A central concern of Born in Flames is how racial ideologies permeated the practices of the ironically named FIRE (finance, insurance, and real estate) industries, which eclipsed manufacturing as the engine of urban economies in the 1970s and ‘80s. This is a history of financialization from the ground up, with race at its center. The condition of possibility for the arson wave was the dynamic interplay between two far-reaching transformations, which historians have almost always framed as discrete and unrelated: the meteoric rise of the FIRE industries and the nation’s changing racial politics in the wake of the civil rights movement.
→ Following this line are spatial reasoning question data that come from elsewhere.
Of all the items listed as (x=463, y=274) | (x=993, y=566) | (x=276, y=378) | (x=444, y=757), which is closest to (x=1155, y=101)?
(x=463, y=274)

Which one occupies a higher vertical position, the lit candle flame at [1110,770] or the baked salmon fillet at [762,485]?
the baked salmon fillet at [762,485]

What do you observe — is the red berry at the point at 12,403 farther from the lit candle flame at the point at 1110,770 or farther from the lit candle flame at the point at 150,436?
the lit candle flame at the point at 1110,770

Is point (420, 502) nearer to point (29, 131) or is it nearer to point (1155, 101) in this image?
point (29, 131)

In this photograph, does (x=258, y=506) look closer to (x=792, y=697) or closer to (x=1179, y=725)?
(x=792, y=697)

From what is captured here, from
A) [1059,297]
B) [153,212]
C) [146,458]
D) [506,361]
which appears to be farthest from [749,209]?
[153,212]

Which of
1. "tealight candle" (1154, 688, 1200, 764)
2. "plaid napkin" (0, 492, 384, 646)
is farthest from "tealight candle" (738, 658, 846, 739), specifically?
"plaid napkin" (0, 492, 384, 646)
Building on Keeanga-Yamahtta Taylor’s work on “predatory inclusion,” this project shifts from her focus on homeownership to the rental real estate market and the racialized vicissitudes in insurability.Footnote 5 I chronicle the process by which neighborhoods of color, long written-off as uninsurable risks, came to be underwritten by subprime, state-sponsored property insurance in the years following 1968. Insurers absorbed the resulting losses by diffusing liability across transnational financial circuits spanning from the Bronx to Britain to Brazil—a triangular trade in risk.
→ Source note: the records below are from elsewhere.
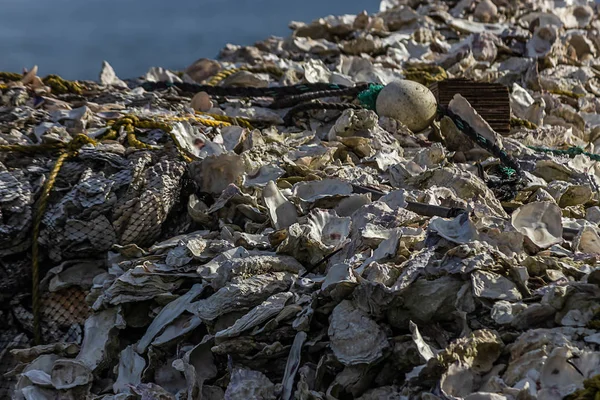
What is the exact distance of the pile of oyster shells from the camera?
1.88 metres

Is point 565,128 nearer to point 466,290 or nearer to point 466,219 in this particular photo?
point 466,219

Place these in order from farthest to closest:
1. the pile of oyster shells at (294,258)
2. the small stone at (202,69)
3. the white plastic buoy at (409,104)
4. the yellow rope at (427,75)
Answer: the small stone at (202,69) < the yellow rope at (427,75) < the white plastic buoy at (409,104) < the pile of oyster shells at (294,258)

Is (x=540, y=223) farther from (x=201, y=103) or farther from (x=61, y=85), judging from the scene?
(x=61, y=85)

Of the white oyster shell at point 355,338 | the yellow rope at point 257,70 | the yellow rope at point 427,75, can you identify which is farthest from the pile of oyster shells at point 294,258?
the yellow rope at point 257,70

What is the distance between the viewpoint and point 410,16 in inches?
328

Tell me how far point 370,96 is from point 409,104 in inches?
12.1

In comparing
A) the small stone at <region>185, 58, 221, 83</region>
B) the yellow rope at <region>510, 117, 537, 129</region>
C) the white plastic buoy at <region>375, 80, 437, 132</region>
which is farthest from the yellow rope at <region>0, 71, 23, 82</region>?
the yellow rope at <region>510, 117, 537, 129</region>

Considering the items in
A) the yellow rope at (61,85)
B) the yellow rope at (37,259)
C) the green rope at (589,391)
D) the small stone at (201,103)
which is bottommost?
the yellow rope at (37,259)

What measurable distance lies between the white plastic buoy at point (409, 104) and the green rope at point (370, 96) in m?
0.14

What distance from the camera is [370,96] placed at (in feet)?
13.8

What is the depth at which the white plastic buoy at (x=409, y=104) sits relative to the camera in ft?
13.0

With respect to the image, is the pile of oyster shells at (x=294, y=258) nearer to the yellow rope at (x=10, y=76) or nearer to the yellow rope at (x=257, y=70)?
the yellow rope at (x=10, y=76)

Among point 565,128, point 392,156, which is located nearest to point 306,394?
point 392,156

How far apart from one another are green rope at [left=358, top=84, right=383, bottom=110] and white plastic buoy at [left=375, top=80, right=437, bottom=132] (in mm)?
140
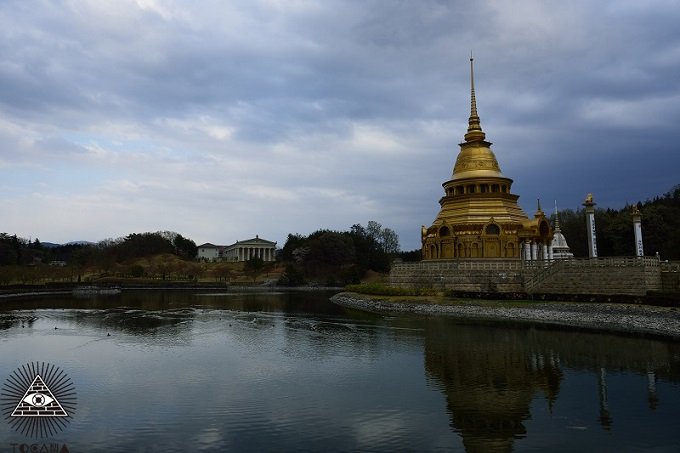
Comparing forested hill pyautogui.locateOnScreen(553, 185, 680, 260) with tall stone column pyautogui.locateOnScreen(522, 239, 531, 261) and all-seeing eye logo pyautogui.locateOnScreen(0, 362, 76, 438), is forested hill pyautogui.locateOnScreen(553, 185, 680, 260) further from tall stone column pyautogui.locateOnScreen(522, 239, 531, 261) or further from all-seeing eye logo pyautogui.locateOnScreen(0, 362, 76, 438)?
all-seeing eye logo pyautogui.locateOnScreen(0, 362, 76, 438)

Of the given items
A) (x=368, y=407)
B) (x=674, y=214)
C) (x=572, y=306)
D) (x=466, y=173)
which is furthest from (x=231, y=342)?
(x=674, y=214)

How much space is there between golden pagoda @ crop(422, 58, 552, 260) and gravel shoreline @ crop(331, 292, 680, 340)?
12.0m

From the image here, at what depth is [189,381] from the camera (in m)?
22.0

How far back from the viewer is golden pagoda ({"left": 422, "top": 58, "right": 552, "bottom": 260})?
191 ft

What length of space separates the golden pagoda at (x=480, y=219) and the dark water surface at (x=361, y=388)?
72.8 ft

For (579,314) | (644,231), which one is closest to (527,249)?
(579,314)

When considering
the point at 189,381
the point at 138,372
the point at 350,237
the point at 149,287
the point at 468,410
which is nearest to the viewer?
the point at 468,410

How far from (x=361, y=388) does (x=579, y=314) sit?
A: 26.5m

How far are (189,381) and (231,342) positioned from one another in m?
11.2

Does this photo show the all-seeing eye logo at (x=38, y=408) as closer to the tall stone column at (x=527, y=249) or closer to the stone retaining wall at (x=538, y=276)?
the stone retaining wall at (x=538, y=276)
In charting the interplay between the rise of finance and the nation’s shifting racial politics, the project offers a little-known prehistory to the subprime mortgage crisis. Among the most pressing questions confronting scholars in the wake of the Great Recession has been how finance overtook manufacturing as the driver of the U.S. economy since the 1970s. Although this question has spawned excellent studies in business and economic history, historians would be hard-pressed to find terms like “race” “racism” or “redlining” in the index of almost any of them.Footnote 6 By studying the rise of the FIRE industries from the perspective of poor Black and Brown communities, Born in Flames grounds these transformations in the lives of those who felt the deepest shockwaves of financialization. Social scientists do not typically associate financialization with a place like the Bronx; instead, it is the domain of landscapes like Wall Street or the City of London. But the where of financialization was not just lower Manhattan; it was also Morrisania in the Bronx, and more to the point, it was in the flows between the two. Tracking those flows reveals that, in a real sense, the urban order we inhabit was born in flames.